Un contenu de cette page n'est pas adapté au format mobile, vous pouvez le consulter sur le site web
L’intox de Nicolas Sarkozy sur la pollution allemande
CE QU’IL A DIT
« Quand je vois que les Allemands viennent de rouvrir toutes les centrales à charbon qui envoient leurs particules jusqu’à Paris, qui nous inondent… »
POURQUOI C’EST FAUX
L’affirmation de Nicolas Sarkozy est pour le moins hâtive. D’abord, comme nous vous l’expliquions en 2014, l’affirmation selon laquelle la pollution allemande inonderait la capitale doit être relativisée. Seulement 39 % des émissions de particules fines mesurées dans les stations Airparif en 2011 proches du trafic routier sont importées d’autres régions que l’Ile-de-France et de pays étrangers. Par ailleurs, la part exacte de l’Allemagne dans cette pollution est difficile à évaluer précisément.

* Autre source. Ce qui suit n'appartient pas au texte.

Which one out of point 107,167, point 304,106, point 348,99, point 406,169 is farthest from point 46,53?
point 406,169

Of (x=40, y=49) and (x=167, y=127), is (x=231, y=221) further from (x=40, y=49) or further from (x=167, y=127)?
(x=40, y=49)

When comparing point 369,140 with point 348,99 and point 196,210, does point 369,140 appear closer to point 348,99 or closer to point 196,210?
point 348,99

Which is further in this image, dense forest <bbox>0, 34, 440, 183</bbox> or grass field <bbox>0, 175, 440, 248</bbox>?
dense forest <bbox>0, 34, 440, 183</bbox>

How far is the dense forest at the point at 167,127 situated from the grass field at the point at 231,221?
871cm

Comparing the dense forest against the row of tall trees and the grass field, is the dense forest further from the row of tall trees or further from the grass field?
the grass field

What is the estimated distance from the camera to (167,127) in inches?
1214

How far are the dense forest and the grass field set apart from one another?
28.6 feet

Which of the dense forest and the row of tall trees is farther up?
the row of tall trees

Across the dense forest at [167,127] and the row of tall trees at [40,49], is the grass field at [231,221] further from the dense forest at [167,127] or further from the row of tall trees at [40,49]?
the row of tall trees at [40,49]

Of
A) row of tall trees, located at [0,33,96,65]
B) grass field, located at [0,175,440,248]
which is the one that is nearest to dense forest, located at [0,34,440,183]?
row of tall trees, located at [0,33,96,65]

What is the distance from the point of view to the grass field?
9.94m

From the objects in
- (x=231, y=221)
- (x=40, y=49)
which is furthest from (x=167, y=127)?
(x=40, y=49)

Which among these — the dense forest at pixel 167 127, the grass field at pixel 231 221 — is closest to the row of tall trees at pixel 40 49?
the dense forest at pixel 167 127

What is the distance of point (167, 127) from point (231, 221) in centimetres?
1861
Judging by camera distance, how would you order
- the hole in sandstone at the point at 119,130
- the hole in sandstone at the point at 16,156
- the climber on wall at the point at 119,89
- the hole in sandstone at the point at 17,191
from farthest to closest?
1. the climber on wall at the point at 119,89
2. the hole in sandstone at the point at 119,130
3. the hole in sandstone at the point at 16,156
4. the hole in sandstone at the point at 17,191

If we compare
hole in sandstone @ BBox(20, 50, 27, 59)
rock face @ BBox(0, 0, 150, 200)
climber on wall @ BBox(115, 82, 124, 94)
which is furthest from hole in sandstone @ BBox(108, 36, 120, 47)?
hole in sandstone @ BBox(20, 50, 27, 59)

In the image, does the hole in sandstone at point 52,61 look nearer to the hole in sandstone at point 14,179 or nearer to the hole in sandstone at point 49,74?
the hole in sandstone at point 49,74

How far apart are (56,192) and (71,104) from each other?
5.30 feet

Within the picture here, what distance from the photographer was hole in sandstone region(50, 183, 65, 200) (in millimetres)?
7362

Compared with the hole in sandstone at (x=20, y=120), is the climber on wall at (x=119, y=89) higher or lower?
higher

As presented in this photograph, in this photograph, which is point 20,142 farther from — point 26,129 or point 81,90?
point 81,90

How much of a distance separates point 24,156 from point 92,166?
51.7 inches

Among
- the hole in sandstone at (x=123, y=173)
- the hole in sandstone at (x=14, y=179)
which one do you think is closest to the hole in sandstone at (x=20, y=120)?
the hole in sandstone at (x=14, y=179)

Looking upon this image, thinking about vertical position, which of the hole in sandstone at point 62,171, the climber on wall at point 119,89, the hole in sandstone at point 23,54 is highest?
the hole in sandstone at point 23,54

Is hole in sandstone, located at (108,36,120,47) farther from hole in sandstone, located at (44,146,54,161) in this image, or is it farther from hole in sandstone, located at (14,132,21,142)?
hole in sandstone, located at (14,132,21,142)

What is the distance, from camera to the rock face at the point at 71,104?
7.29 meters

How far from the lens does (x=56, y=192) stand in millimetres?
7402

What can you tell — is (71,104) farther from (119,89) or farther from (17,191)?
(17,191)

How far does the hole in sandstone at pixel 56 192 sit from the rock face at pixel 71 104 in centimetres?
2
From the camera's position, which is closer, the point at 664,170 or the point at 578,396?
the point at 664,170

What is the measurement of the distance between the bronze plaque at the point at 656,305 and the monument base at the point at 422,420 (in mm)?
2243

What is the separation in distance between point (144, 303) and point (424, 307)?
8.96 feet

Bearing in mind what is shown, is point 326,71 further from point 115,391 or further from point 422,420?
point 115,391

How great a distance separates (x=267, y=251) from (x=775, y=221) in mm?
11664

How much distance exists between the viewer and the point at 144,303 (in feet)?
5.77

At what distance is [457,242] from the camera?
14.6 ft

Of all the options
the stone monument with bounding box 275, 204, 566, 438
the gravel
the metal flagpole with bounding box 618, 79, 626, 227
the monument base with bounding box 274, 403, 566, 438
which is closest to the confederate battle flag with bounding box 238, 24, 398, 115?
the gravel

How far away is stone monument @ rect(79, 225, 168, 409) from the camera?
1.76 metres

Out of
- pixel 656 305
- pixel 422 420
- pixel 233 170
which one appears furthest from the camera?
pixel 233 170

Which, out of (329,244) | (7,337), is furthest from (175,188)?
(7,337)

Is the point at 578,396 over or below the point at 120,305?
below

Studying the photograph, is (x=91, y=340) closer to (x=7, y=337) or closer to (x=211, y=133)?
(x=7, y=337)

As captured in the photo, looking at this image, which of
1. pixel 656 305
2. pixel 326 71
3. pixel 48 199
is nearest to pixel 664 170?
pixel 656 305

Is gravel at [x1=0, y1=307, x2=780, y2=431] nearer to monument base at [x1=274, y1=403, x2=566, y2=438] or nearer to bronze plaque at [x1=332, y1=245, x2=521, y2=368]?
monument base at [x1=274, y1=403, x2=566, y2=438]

Quant à la prétendue explosion de la production d’électricité au charbon ces dernières années, qui serait liée à la sortie du nucléaire, c’est exagéré. L’Allemagne peine à sortir du charbon, ce qui la pénalise pour remplir ses objectifs climatiques, mais la part de ce dernier dans la production en électricité est restée stable, à un niveau certes élevé (autour de 40 %) quand celle des énergies renouvelables se situe désormais autour de 30 %, après plusieurs années de forte croissance – en France, ce niveau se situait à 17,4 % en 2015.
Alain Juppé, François Fillon et le nombre de fonctionnaires
CE QU’IL A DIT
Alain Juppé, qui lui-même propose de supprimer entre 200 000 et 300 000 postes de fonctionnaires, s’en est pris à l’objectif de François Fillon en la matière qu’il juge irréaliste :
« Le chiffre de 500 000 fonctionnaires n’est pas crédible. Si on supprime 500 000 postes, on ne recrute pas d’infirmières, pas de policiers, et ça, c’est juste impossible. »
François Fillon, quant à lui, a défendu sa proposition, assurant au contraire qu’elle était tout à fait réaliste, vantant les bienfaits du passage aux 39 heures qui « permet de réduire de 500 000 » le nombre d’emplois publics.
C’EST PLUS COMPLIQUÉ
Difficile de départager les deux candidats dans cette opposition. En réalité, tout est question de point de vue. Techniquement, il est « possible » de supprimer autant d’emplois publics que ce que propose François Fillon. En effet, autour de 116 000 fonctionnaires sont partis à la retraite en 2015, selon les chiffres gouvernementaux. Si cette tendance se poursuit, autour de 550 000 à 600 000 partiront entre 2017 et 2022.
On peut donc imaginer supprimer 500 000 postes en ne remplaçant pas ses départs, d’autant qu’il est également possible de supprimer également certains contrats temporaires lorsqu’ils arriveront à échéances, comme nous l’expliquait l’entourage de François Fillon lundi 14 novembre.
Néanmoins, Alain Juppé n’a pas tout à fait tort de souligner les conséquences de la politique proposée par François Fillon : sa proposition suppose bien de ne recruter aucun fonctionnaire ou très peu pendant cinq ans.